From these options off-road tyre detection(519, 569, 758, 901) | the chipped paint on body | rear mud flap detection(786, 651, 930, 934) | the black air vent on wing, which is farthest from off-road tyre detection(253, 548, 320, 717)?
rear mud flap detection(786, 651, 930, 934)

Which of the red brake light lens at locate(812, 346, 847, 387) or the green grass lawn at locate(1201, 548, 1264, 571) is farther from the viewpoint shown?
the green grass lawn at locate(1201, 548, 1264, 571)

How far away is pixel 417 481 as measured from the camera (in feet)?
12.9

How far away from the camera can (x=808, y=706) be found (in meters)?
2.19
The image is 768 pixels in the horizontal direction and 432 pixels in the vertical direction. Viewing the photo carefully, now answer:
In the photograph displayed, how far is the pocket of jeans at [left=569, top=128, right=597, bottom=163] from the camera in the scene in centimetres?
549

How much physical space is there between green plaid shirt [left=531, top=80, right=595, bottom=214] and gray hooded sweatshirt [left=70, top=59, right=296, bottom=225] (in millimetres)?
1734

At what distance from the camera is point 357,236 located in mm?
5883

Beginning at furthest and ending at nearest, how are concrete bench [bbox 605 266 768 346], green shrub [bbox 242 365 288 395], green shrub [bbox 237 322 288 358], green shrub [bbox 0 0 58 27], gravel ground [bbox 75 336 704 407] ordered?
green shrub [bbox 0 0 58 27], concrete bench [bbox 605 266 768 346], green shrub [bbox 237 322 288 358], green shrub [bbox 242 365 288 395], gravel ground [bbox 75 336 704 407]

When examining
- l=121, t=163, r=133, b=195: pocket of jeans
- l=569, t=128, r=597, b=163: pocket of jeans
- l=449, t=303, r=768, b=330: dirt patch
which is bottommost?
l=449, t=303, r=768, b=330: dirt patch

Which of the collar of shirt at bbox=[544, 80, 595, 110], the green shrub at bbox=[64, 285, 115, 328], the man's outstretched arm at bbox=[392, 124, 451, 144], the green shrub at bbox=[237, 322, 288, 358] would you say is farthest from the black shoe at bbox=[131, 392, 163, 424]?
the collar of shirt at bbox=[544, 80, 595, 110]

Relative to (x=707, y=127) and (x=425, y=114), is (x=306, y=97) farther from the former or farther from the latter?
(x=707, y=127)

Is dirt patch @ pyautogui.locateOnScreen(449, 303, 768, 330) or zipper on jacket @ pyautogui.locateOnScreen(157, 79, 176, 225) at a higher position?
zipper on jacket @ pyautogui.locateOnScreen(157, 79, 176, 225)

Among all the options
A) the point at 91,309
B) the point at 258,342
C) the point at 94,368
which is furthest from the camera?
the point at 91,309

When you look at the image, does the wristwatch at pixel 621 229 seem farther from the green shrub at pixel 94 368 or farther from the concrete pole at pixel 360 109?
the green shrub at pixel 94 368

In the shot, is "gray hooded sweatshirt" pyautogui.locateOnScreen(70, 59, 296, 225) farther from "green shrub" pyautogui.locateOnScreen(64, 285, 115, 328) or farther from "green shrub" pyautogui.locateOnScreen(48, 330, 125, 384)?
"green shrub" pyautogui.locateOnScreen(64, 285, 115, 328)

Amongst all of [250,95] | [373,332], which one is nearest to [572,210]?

######

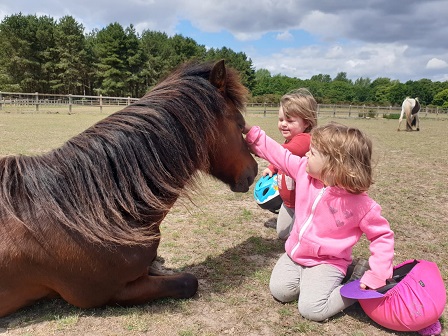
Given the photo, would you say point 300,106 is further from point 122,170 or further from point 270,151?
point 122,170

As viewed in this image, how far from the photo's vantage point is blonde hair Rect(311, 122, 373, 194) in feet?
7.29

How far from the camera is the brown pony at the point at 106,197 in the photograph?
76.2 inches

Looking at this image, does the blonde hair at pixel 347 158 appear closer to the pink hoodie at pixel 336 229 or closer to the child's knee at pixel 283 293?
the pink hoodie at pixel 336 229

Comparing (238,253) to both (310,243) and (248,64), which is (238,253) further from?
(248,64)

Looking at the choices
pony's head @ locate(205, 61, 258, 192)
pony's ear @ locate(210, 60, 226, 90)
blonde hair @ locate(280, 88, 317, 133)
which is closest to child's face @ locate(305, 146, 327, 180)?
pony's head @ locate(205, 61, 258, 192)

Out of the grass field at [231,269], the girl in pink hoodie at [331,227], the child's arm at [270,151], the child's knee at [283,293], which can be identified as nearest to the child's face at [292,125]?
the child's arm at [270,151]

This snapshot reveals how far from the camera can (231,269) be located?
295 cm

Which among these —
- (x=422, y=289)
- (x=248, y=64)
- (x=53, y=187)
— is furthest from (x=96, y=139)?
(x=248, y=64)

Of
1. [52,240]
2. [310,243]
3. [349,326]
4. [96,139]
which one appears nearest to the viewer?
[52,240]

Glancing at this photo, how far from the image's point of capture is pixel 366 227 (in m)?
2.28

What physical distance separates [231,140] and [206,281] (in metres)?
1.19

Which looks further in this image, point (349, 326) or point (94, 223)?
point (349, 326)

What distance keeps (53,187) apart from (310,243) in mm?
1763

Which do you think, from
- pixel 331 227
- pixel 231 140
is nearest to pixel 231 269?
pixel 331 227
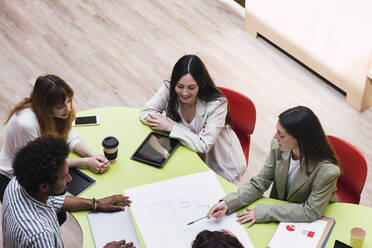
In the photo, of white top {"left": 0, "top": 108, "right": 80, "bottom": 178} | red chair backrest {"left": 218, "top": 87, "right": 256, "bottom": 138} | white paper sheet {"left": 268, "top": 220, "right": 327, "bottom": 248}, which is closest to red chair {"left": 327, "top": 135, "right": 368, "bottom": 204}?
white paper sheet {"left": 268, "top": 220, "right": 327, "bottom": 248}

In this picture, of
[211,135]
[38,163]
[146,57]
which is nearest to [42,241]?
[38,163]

######

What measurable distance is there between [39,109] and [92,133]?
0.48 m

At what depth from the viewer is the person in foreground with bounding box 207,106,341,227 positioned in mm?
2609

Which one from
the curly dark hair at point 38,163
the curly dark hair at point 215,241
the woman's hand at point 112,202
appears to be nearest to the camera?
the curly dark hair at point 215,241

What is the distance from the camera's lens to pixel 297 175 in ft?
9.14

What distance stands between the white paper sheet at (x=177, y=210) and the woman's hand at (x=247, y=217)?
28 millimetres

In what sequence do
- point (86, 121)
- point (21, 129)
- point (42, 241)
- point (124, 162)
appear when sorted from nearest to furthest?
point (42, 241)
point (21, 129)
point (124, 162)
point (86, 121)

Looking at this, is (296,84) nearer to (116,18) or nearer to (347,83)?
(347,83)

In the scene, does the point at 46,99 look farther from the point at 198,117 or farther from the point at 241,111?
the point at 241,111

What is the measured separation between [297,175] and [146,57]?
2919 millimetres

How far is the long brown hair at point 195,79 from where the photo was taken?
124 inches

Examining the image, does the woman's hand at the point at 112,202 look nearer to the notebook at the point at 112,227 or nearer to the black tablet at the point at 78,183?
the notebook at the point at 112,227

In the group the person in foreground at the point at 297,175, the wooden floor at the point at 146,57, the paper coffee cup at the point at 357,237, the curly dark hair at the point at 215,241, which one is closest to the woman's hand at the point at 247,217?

######

_Problem requirements_
Write out the listing lines between the one holding "Looking at this, is" and the one holding "In the group", inclusive, with "measured separation" changed to "measured distance" and everything else left as it is.

_In response_
Looking at this, is (296,84) nearer to (116,18) or nearer to (347,83)?
(347,83)

In the scene, does the point at 46,99 look farther from the point at 198,117 or farther from the point at 241,111?
the point at 241,111

What is the measured distance between [297,175] and [146,57]?
2919 millimetres

How far is the long brown hair at point 195,79 from where the photo was taken?
124 inches

Examining the image, does the woman's hand at the point at 112,202 look nearer to the notebook at the point at 112,227 or nearer to the black tablet at the point at 78,183?
the notebook at the point at 112,227

In the group the person in foreground at the point at 297,175, the wooden floor at the point at 146,57, the paper coffee cup at the point at 357,237, the curly dark hair at the point at 215,241, which one is closest to the woman's hand at the point at 247,217?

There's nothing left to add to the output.